ProjectThe Politics of Emergency Claim-Making and it Alternatives
The contemporary world is rife with what might be called “emergency claim-making.” Public officials, journalists, scientists, citizen activist groups and others claim that particular situations are emergencies. In so doing, they seek to direct attention and resources to particular groups or issues, justify exceptions to normal rules and procedures, and/or defend the use of violent force. Their claims, which sometimes reinforce or compete with each other, are accepted, rejected, or ignored by different audiences.

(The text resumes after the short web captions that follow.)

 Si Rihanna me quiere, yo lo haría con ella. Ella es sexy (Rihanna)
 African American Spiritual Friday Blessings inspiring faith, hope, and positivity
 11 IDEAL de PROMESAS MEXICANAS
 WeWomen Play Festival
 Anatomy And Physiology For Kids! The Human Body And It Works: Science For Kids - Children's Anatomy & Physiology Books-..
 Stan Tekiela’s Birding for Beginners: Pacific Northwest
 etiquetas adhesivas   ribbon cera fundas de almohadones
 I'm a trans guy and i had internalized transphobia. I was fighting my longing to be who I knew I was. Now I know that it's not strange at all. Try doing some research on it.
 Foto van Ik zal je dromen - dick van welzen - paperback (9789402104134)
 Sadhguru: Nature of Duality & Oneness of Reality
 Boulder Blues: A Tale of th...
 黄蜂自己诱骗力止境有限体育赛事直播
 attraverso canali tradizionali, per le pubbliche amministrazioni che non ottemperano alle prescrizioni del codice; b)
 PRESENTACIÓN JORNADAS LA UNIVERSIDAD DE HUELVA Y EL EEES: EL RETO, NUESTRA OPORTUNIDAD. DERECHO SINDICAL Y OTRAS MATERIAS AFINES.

The aim of my book project is to bring the politics of emergency claim-making into view, elucidate how it functions in the context of large-scale global issues such as climate change, epidemics, violent conflict, and migration, evaluate it normatively, and consider alternatives to it. My research so far suggests that the politics of emergency claim-making—as a distinctive set of discourses, institutions, and practices—is a poisoned chalice, especially for marginalized groups: it promises a lot, yet delivers much less—and sometimes does more harm than good. However, it is almost impossible to resist, especially given the dearth of other options. A central aim of the book, therefore, is to show that the politics of emergency claim-making is merely one kind of response to urgency among others; it is not inevitable. Indeed, its limitations offer ample reason to search out alternative languages, practices, and institutional forms for addressing urgent issues.